■ Text extract

────

L.   The locations of the receptacles may change through the time of
     the design phase.  This shall be done at no additional cost to
     the University.

M.   For calculating the number of receptacles and load per branch
     circuit, there shall be no more than 8 receptacles on each
     circuit feeding restrooms, housekeeping closets, corridors, and
     electrical and mechanical rooms/closets.  In all other areas, if
     no requirement is given in the Facility Program, the number of
     receptacles per circuit shall be no more than 6.

N.   All general purpose receptacles shall be duplex, grounding type,
     rated for 20 amperes, 125 volts.  Special receptacles shall be
     as per the requirements shown elsewhere in the Facility Program.

O.   Panel board sizes and conductor sizes shall be designed by the
     A/E.

P.   Provide for and show all junction boxes, disconnect switches,
     and receptacles and all branch circuit wiring and raceways for
     all the equipment.  All the power to equipment shall be provided
     from the switchboard or panels which shall be located in
     electrical rooms.

Q.   Provide for and show all heating, ventilation, and air
     conditioning equipment with connections, starters, and/or
     disconnect switches as required and in accordance with the
     National Electrical Code.  Provide for and show all associated
     power and control wiring and raceway for a complete working
     system.

R.   Provide for and show all connections, starters and/or disconnect
     switches, power, and control wiring in accordance with National
     Electrical Code to the equipment specified in other sections of
     the documents.

S.   Provide the Electrical Room and Mechanical Room layouts at a
     scale of 1/4" = 1'-0".

T.   All wires for feeders, branch circuits, and control circuits
     shall be copper conductor, THHN/THWN, 600 volt insulation, rated
     at 75  C.  Use of wire smaller than #12 AWG for feeder and
     branch circuits, and #14 AWG for control circuits shall not be
     acceptable.  Feeder and branch circuit conductors larger than
     #10 AWG and all control circuit conductors shall be stranded.

U.   Minimum acceptable wiring for general 15 amp and 20 amp branch
     circuits shall be as follows:

               Home Run Length                  Wire  
          120 Volt       277 Volt               Size  

          0-60 ft        0-100 ft            #12 AWG
          61-100 ft      100-250 ft          #10 AWG
          101 & up       251 & up            # 8 AWG

V.   Site Work:  Show all removal and relocation of any existing
     poles and associated branch circuit wiring.

W.   Cable Tray may be used as a raceway only for video, audio, and
     telecommunications.  Electrical power circuits shall not utilize
     cable tray.

X.   120/208 bus duct shall not be used.

────

■ Set task
Resume the electrical design requirements after item X, adding further lettered items in the same style.

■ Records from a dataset
────

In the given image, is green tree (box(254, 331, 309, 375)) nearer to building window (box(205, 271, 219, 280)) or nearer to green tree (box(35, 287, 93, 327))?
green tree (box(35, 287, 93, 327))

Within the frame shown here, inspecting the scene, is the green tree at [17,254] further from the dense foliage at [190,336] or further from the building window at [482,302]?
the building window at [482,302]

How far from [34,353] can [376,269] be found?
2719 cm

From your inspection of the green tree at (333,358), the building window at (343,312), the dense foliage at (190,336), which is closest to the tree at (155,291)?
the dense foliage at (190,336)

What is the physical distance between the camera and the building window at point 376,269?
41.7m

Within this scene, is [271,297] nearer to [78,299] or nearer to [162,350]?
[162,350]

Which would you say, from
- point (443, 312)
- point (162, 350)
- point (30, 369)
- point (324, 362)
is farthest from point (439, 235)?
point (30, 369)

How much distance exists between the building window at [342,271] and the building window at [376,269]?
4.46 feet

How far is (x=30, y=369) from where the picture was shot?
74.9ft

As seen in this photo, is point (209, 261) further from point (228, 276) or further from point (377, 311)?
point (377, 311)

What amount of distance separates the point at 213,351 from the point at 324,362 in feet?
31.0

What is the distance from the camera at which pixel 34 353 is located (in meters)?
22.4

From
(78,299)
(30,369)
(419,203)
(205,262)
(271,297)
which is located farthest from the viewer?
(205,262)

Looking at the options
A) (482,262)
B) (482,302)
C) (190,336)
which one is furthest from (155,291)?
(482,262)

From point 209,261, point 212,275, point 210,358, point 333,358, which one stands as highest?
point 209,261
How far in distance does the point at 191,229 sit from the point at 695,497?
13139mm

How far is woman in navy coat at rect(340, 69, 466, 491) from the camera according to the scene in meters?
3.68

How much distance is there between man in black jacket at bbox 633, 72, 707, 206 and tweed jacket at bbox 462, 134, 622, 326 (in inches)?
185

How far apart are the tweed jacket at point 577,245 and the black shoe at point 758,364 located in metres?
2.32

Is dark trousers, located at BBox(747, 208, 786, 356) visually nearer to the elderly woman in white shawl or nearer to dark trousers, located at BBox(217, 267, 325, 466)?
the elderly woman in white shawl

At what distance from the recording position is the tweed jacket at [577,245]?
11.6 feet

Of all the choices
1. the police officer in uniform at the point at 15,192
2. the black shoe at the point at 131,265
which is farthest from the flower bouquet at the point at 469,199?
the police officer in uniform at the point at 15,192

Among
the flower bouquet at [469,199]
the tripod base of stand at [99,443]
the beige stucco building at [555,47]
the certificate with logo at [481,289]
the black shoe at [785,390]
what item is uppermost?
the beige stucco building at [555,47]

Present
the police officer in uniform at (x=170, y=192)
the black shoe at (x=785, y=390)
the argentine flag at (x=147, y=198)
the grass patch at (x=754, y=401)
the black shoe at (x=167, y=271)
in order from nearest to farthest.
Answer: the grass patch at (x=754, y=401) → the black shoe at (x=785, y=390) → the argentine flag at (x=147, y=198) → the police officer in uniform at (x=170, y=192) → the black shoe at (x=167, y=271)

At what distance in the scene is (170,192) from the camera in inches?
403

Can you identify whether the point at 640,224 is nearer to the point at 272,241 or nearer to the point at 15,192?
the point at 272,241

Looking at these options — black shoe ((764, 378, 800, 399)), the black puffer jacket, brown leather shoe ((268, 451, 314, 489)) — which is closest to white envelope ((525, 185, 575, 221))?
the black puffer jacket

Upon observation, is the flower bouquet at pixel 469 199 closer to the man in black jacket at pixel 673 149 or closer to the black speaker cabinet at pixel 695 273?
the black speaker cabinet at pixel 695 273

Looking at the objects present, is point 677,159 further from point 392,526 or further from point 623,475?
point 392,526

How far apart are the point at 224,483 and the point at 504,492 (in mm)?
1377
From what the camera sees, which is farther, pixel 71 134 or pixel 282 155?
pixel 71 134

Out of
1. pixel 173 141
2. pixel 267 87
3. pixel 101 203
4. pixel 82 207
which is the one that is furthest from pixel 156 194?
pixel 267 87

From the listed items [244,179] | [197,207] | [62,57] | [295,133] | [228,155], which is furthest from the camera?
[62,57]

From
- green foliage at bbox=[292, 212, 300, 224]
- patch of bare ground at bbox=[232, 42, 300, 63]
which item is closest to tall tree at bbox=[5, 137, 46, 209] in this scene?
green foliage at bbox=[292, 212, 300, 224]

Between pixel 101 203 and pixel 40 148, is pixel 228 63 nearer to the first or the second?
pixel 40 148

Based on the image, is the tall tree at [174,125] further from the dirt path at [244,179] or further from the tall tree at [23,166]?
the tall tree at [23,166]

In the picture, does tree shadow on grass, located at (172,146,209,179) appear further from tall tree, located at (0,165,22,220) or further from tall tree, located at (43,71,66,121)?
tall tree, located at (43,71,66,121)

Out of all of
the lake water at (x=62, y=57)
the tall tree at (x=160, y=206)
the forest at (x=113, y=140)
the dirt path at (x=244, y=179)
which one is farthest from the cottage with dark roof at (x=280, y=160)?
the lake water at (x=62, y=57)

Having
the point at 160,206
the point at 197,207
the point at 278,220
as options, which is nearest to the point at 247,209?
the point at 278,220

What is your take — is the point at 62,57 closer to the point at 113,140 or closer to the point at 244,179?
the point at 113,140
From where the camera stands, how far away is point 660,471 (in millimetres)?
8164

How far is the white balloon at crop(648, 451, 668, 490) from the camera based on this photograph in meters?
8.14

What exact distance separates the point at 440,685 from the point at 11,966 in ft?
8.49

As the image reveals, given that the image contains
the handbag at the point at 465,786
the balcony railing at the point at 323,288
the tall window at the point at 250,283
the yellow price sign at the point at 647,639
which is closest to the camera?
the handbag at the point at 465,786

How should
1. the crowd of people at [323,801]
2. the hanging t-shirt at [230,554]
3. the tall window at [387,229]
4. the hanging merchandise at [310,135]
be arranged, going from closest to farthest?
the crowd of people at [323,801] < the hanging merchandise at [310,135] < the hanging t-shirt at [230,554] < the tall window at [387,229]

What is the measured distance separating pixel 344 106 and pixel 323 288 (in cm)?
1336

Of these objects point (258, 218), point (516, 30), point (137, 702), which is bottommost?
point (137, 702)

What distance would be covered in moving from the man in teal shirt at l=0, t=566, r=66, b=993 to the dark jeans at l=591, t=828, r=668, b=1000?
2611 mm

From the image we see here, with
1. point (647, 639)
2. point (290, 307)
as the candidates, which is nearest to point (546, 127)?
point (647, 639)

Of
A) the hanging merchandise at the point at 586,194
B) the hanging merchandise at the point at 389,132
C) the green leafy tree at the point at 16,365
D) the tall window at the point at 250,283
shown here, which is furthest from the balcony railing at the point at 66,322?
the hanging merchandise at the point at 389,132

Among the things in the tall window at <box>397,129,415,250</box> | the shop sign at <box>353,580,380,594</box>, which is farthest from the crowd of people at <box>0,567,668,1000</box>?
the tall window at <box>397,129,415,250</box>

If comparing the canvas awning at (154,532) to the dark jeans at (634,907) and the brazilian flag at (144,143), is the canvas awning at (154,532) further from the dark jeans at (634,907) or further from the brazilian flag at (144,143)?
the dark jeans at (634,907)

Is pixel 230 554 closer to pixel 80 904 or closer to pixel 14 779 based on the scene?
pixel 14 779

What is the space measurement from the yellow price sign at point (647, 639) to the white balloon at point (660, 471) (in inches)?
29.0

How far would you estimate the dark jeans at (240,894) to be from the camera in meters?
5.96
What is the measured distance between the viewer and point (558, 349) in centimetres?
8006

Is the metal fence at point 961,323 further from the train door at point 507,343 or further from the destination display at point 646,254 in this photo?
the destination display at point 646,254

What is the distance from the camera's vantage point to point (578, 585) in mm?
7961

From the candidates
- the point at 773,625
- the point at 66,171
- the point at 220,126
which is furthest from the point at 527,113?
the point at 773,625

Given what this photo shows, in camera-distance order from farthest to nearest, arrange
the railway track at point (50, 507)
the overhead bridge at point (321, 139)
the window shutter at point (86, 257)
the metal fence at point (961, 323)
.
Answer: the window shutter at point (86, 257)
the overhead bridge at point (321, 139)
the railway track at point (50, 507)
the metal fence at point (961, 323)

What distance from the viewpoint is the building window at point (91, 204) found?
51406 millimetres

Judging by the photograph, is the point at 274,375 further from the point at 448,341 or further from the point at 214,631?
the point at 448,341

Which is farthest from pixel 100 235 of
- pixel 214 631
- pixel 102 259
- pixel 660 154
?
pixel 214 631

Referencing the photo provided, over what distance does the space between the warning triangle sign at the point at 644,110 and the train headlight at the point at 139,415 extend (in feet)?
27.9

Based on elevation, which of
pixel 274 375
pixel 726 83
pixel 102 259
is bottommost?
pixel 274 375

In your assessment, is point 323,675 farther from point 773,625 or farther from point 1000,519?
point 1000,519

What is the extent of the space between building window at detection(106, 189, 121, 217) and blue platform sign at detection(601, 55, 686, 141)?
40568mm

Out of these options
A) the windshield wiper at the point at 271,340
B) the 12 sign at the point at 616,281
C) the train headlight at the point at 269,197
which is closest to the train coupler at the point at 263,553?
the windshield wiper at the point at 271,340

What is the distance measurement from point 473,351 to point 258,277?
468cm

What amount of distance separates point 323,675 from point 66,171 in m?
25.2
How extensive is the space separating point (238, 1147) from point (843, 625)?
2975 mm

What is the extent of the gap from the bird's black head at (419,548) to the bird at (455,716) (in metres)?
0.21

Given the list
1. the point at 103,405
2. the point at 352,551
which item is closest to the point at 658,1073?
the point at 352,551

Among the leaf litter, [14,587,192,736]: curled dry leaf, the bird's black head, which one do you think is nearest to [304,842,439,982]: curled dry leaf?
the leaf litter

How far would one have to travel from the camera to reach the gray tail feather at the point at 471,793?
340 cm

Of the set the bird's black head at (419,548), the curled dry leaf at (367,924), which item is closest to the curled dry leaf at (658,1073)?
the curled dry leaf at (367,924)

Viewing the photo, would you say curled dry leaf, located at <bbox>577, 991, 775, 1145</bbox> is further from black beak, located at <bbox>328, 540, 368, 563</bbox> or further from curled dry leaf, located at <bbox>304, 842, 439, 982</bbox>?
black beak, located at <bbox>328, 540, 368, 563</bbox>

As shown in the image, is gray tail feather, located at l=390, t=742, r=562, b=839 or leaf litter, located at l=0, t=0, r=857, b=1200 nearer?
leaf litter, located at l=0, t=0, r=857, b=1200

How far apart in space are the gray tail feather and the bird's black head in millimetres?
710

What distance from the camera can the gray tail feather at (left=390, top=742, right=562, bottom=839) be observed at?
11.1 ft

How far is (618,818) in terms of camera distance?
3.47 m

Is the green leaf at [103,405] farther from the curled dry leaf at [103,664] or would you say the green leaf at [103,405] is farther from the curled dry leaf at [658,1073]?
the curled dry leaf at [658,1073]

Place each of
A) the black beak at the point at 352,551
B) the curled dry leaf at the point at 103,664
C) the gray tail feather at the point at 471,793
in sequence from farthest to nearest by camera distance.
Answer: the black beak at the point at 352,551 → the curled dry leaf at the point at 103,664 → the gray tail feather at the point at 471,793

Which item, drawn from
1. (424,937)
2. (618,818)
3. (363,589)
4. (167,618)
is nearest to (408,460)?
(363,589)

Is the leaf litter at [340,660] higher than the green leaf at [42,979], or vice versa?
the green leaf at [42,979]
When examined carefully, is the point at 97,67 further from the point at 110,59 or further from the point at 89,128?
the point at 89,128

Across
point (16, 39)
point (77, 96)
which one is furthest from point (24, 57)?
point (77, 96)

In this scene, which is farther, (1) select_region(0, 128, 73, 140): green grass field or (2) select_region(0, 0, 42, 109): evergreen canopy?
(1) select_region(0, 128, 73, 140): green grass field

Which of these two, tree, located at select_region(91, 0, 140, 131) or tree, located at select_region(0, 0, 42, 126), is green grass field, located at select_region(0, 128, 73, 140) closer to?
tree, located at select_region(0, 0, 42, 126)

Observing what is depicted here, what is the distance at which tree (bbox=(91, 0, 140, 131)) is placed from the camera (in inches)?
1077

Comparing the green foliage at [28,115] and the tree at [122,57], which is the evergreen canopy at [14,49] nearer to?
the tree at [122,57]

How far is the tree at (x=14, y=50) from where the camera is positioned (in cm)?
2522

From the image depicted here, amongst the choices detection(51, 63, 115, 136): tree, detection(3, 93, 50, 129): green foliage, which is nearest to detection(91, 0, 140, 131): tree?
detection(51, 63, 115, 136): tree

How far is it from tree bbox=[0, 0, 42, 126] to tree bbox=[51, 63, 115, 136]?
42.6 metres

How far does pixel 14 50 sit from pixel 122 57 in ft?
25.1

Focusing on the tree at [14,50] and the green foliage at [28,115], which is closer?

────

■ Task answer
Y.   Use the appropriately specified "K" factor transformers for the
     application of the load specified (i.e. K4 used for General
     Loads; K13 used for personal computer (P.C.) Loads).  Refer to
     ANSI C57.110 for the appropriate classification and use.  All
     conductive components shall be copper.

Z.   Fire alarm system, security system, central control and
     monitoring system (CCMS), exit signs, emergency lighting,
     critical laboratory equipment, and critical mechanical equipment
     like sump pumps, pipe heater etc., shall be connected to the
     emergency power panels.  Do not combine branch circuits for exit
     signs with emergency fixtures (night lights).

2.09 LIGHTING SYSTEM

A.   Provide for and show a complete circuited lighting system
     (Interior and Exterior) including exit and emergency lighting,
     exterior security walkway, roadway and parking lighting, for the
     building including any alternates.

B.   Exterior lighting shall be controlled by a photocell; 7 days/24
     hours time clock; and hand-off-automatic switch (HOA switch) and
     shall operate in such a manner that the photo-cell shall turn 
     the lights "ON" at sunset, time-clock shall turn the light "OFF"
     at a pre-set time and HOA switch shall have the manual override
     capability to turn the lights "ON" and "OFF" as needed.  Use
     campus standard fixtures for exterior lighting.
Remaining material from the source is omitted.